• [REQUIRED ACTIONS]
(a) Decide whether each statement below agrees with the piece on Sony, the RIAA and copyright enforcement: (i) Sony sells its own CD and DVD recording hardware; (ii) Senator Hatch rejected destroying machines under any circumstances; (iii) the piece says many people besides Senator Hatch favor his plan. Answer yes or no for each and quote the words that decide it.
(b) Write what comes next in the piece on Sony, the RIAA and copyright enforcement, picking up after its last sentence.

• [SOURCE EXTRACT]
────

By Tony Bradley, CISSP-ISSAP, About.com

Ironically, at least one member of the RIAA and MPAA has their hands in both cookie jars. While their lawyers fight alongside the RIAA and MPAA to ban P2P networks and bring litigation against universities and individuals for hosting or downloading illegal MP3’s, Sony also manufactures and sells the hardware and software used to do so. They sell computer systems with CD and DVD recording hardware. They sell their own CD and DVD recording hardware. They market their NetMD portable mini-disc players with commercials advertising the speed with which it can “rip” the music off of a CD. It seems unfair that they would sell you the hardware and software to do something and then turn around and bring a lawsuit against you for doing it.

Senator Hatch is credited with saying: "If we can find some way to do this without destroying their machines, we'd be interested in hearing about that. If that's the only way, then I'm all for destroying their machines. If you have a few hundred thousand of those, I think people would realize" just how serious the government is about protecting copyright.

Even if anyone other than Senator Hatch favored such a plan, which it seems nobody does at this time, it does not seem very technically feasible. How would they hope to track you to know when your first, second or third offense were?

────

• [INPUT DATA]
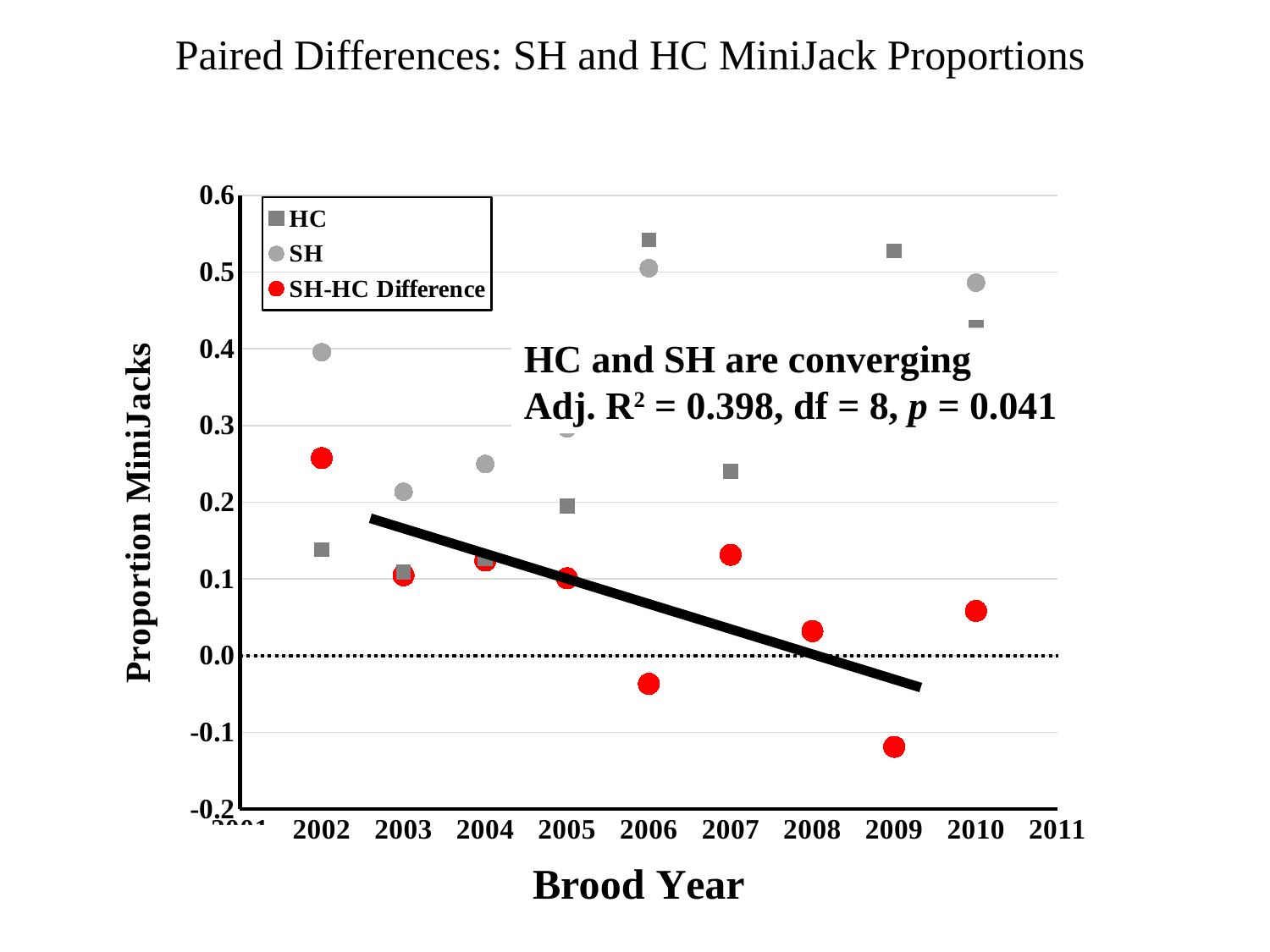
Is the HC value for brood year 2002 greater or less than 0.2? less What kind of chart is shown on the slide? Scatter chart Is the HC value for brood year 2006 greater or less than 0.5? greater For brood year 2002, which is larger, the SH value or the HC value? SH In which brood year is the SH-HC Difference highest? 2002 What are the three series named in the legend? HC, SH, SH-HC Difference In which brood year is the SH-HC Difference lowest? 2009 What is the title of the chart? Paired Differences: SH and HC MiniJack Proportions How many series does the legend list? 3 Does the fitted trend line for the SH-HC Difference rise or fall across brood years? Fall Is the SH-HC Difference value for brood year 2009 greater or less than 0.0? less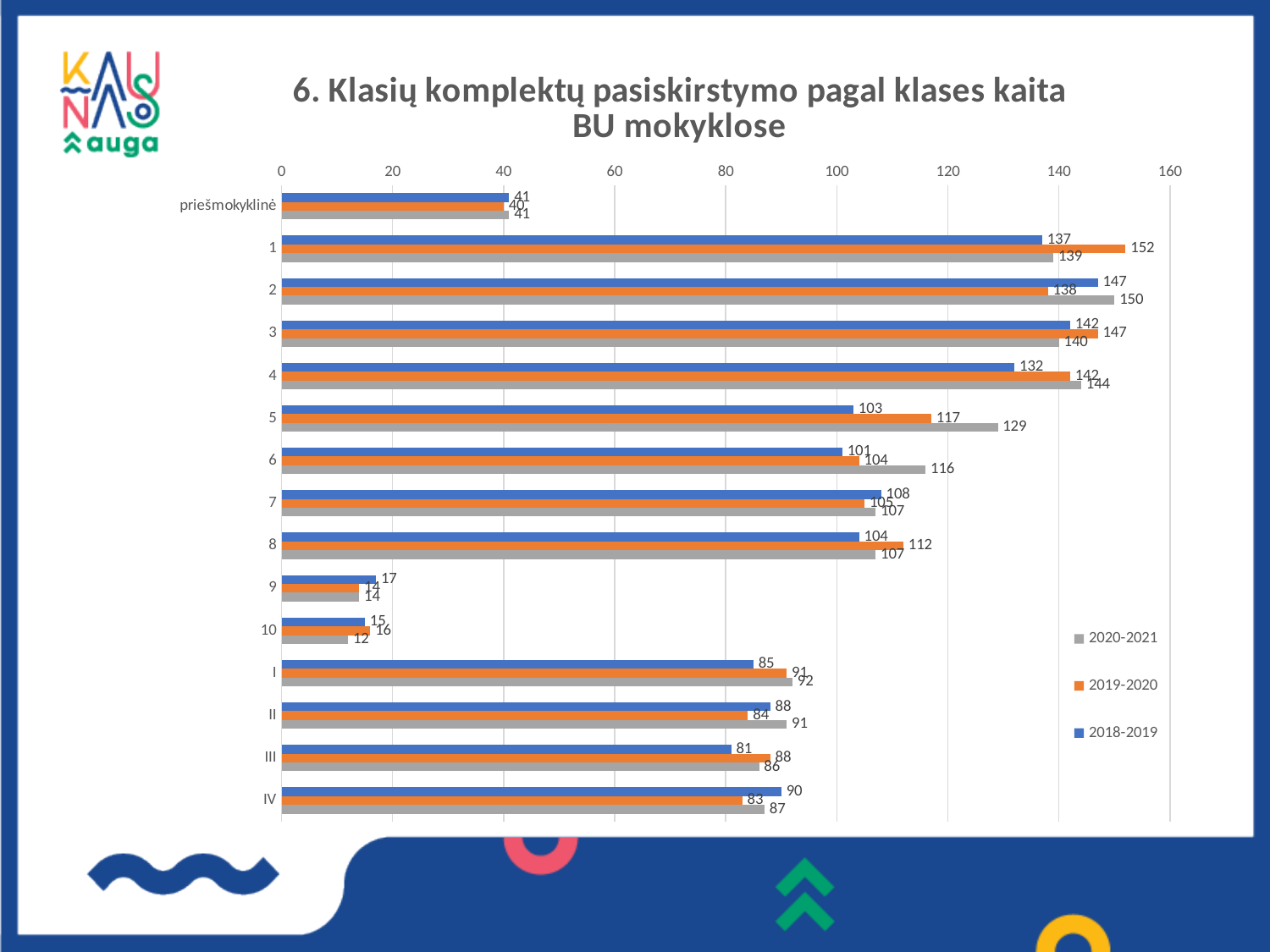
For class 4, which series has the larger value: 2018-2019 or 2020-2021? 2020-2021 What is the value for class 5 in the 2020-2021 series? 129 How many series does the legend list? 3 What type of chart is shown on the slide? bar chart What is the value for class 1 in the 2019-2020 series? 152 What is the value for class IV in the 2018-2019 series? 90 Is the value for class 6 in the 2020-2021 series greater or less than 100? greater Which category has the lowest value in the 2020-2021 series? 10 How many categories are shown on the vertical axis? 15 Which category has the highest value in the 2020-2021 series? 2 What is the title of the chart? 6. Klasių komplektų pasiskirstymo pagal klases kaita BU mokyklose What is the difference between the 2020-2021 and 2018-2019 values for class 5? 26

────

• [LIST OF ANSWERS]
(a)
(i) Yes: "They sell their own CD and DVD recording hardware."
(ii) No: "If that's the only way, then I'm all for destroying their machines."
(iii) No: "which it seems nobody does at this time"

(b)
On the one hand, most home users have IP addresses that change each time they connect to the Internet thanks to DHCP. If I sign on to my ISP and receive the IP address 192.168.50.21 (not a publicly accessible IP address I realize- just roll with me) and download some illegal MP3’s a couple times I will receive two warnings. After I shut my computer down someone else at my ISP logs in and receives IP address 192.168.50.21 and attempts to download an illegal MP3...ZAP! Their system is wiped out for its “third” offense.

What about computer systems at schools and libraries where multiple users come and go? What about junior using Dad’s computer and downloading illegal software without his parents’ knowledge? In the end making something illegal or making the laws surrounding it more draconian rarely serves to reduce the occurrence of the transgression.

Just like Prohibition didn’t stop the sale of liquor (and Washington D.C. was buying liquor from the underground as much as any other area), enacting draconian laws to prevent the downloading of MP3’s will just cause new peer-to-peer (P2P) networks to pop up further underground where they are harder to find and monitor. Users will find ways to spoof their connections or connect through other computers so that the wrong computer ends up victimized by the RIAA or the government.